» **Text block**:

┌──

# it's the driver, stupid!



## blackdawg (Jan 4, 2002)

that's my mantra to myself.

i was just at gateway raceway this weekend watching a BMWCCA club race as well as some SCCA action. my instructor from my previous driver's school was racing in the ITA class (lowest class, lightest and smallest engine'd): this is mainly CRXs, first gen. RX7s, miatas. 

he won his race. his fastest time in a car with about 120HP on the road course is about a 1:15 flat. when i watched the BMWCCA race, the fastest 2 cars were an e30M3 highly prepped (time--> 1:10) and an e36m3 (time--> 1:15). imagine the times he could rip in those higher powered RWD's?

well, i can.

he took my car, on its crappy kumho ecstas (very, very greasy on the track) and ran 1:13s. his first 2 laps in the car. 

so, mostly, it's always the driver, stupid! (to me); but our cars are so capable most of us will never truly know. i doubt i could run a 1:20 on street tires.


----------



## Guest (Apr 1, 2002)

blackdawg said:


> *that's my mantra to myself.
> 
> i was just at gateway raceway this weekend watching a BMWCCA club race as well as some SCCA action. my instructor from my previous driver's school was racing in the ITA class (lowest class, lightest and smallest engine'd): this is mainly CRXs, first gen. RX7s, miatas.
> 
> ...


So true. And it illustrates the foolishness of most performance mods on cars driven by all but the very best track experienced drivers. A typical driving school instructor or A group student will get around the track faster in an E30 318is (135 hp) than any of us will in an E46 M3 (333 HP). Guaranteed.

I encourage anyone who thinks that they're a great driver to go to a CCA drivers school to learn just how piss-poor of a driver you really are. Academically, I knew I had a lot to learn but going to school made me aware of just how much I have yet to learn.


----------



## in_d_haus (Jan 2, 2002)

yup, it's all true.


----------

└──

» **What is being asked**:
Answer these from the forum thread on race driving:
(a) In which class was the instructor racing at Gateway Raceway?
(b) What lap times did the instructor run in the first poster's car?
(c) What horsepower does the reply give for the E30 318is?

» **Data provided**:
┌──

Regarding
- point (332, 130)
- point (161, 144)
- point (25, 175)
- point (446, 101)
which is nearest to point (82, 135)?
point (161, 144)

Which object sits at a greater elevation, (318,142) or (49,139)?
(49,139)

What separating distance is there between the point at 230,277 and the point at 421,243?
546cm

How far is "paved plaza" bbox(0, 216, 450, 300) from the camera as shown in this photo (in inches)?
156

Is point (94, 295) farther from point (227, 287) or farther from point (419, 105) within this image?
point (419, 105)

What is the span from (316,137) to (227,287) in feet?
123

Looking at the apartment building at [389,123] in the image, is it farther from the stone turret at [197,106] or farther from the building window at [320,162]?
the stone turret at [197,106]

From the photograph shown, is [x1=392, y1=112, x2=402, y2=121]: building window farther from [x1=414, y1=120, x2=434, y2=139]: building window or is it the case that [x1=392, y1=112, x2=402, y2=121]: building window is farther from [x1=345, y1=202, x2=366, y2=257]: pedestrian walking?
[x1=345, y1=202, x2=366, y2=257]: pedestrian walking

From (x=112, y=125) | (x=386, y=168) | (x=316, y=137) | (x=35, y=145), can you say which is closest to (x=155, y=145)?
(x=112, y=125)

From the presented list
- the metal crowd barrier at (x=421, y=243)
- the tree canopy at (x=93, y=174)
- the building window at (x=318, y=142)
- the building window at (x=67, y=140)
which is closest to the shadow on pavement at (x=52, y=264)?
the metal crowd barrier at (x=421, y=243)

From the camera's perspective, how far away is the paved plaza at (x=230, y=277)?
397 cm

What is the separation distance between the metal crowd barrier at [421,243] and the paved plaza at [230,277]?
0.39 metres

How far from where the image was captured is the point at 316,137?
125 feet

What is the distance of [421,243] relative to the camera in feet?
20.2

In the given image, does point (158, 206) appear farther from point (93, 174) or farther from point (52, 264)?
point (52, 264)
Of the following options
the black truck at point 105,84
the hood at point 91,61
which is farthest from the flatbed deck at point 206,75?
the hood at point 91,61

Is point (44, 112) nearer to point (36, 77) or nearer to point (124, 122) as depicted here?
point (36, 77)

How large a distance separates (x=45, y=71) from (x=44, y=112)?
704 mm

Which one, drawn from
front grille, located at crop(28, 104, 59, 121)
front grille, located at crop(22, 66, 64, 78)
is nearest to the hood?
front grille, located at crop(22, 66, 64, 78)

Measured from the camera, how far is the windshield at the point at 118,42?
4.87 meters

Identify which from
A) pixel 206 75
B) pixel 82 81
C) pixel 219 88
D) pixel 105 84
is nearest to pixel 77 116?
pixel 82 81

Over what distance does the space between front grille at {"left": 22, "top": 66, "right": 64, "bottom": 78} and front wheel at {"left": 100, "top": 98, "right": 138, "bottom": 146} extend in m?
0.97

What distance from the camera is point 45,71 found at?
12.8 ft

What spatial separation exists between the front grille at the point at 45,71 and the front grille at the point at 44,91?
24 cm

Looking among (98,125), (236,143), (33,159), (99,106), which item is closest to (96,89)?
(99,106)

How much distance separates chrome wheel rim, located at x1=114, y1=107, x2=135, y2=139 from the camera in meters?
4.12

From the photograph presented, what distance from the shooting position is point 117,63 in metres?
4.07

└──
┌──

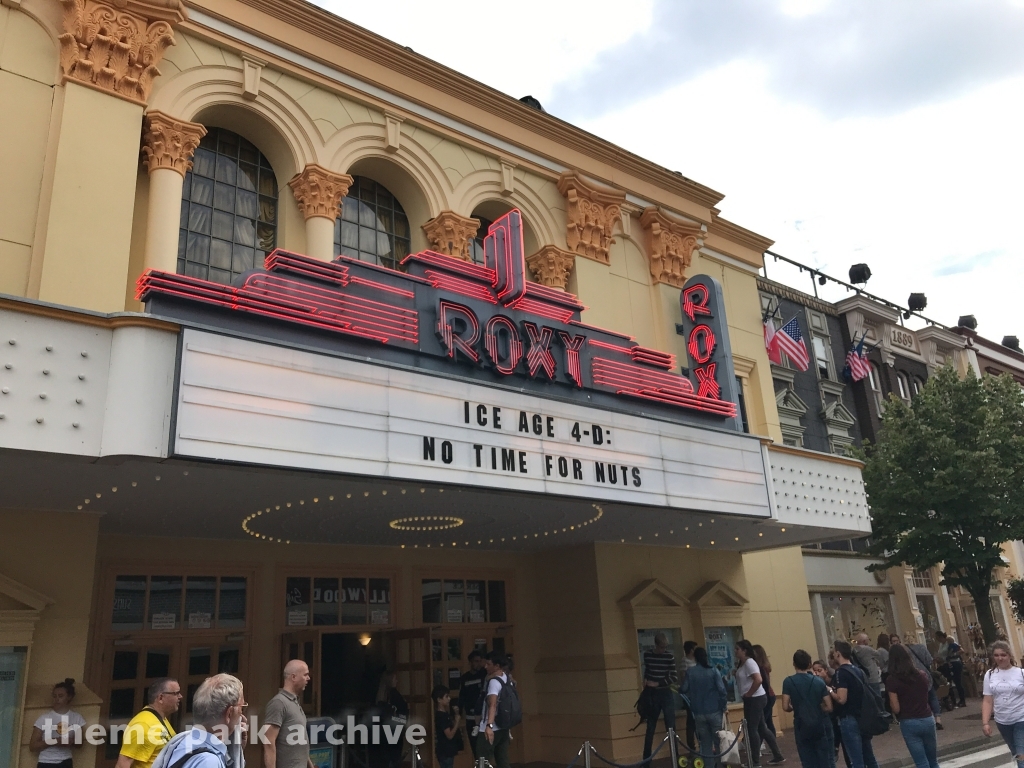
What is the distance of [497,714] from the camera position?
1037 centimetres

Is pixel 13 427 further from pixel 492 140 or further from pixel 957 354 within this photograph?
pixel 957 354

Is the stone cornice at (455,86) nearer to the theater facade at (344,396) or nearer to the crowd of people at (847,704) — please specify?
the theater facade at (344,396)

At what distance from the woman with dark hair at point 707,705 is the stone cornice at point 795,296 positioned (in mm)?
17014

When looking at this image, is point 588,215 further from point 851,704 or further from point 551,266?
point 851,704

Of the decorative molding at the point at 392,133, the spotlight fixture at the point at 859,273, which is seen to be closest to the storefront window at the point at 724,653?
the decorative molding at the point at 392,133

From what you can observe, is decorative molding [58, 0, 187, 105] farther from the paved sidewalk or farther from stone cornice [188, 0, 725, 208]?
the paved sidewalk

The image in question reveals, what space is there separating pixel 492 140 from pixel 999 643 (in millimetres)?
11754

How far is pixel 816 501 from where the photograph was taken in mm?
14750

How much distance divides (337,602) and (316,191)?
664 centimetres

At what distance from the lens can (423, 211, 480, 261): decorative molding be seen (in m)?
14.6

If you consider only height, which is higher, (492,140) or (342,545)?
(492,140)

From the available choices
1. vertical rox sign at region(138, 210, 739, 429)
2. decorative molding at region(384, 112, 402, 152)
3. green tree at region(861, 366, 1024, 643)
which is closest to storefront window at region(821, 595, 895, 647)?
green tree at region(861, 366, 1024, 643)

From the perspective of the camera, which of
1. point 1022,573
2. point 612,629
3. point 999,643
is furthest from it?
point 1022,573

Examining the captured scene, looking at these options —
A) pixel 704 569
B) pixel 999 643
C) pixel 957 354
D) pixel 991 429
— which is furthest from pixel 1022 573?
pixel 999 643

└──
┌──

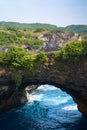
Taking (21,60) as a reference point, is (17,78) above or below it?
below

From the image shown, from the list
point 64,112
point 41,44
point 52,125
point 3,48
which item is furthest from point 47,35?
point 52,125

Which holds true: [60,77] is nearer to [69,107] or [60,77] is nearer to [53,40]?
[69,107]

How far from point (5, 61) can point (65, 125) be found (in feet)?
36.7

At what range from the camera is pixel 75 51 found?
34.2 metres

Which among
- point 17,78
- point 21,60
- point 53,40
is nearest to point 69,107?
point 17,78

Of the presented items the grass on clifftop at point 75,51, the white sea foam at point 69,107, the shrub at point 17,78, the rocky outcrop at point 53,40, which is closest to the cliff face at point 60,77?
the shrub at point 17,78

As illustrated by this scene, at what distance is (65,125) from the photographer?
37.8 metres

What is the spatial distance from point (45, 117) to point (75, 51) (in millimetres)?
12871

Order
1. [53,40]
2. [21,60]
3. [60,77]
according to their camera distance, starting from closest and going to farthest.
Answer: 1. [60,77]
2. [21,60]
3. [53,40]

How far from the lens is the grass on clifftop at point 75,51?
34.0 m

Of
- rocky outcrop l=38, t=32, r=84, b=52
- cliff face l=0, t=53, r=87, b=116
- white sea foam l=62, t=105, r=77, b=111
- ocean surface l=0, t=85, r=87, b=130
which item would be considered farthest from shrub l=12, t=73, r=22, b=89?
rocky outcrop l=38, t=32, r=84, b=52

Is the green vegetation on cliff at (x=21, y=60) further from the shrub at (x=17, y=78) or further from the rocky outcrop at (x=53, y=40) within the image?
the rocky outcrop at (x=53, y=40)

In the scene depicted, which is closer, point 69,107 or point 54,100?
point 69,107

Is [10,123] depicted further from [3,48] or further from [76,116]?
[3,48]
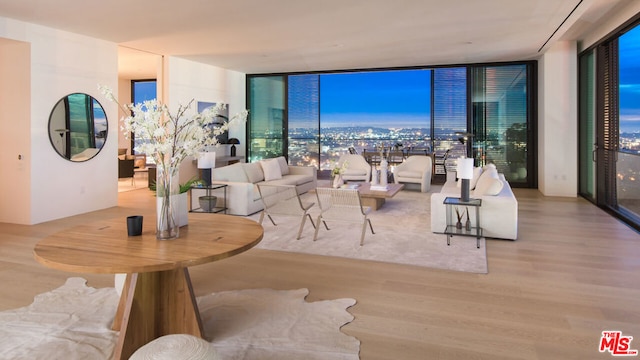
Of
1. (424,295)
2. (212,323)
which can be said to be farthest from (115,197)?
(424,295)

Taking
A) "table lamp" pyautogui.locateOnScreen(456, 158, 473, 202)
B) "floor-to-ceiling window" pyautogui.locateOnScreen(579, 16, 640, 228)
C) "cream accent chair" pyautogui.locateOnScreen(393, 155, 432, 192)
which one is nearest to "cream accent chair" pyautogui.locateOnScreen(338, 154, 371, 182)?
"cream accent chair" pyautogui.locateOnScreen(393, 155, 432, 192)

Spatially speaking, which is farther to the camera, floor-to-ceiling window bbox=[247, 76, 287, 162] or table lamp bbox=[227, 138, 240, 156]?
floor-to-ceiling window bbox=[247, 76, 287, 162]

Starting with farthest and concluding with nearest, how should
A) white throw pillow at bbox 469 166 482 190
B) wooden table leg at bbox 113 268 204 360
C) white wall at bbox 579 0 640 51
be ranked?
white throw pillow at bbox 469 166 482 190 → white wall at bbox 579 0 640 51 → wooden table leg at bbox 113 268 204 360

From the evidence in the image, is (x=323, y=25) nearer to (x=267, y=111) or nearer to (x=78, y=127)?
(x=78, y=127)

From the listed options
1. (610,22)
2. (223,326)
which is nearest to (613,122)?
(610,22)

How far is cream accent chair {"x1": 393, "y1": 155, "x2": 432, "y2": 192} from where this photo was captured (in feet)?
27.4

└──

» **Full answer**:
(a) The ITA class.
(b) 1:13s.
(c) 135 hp.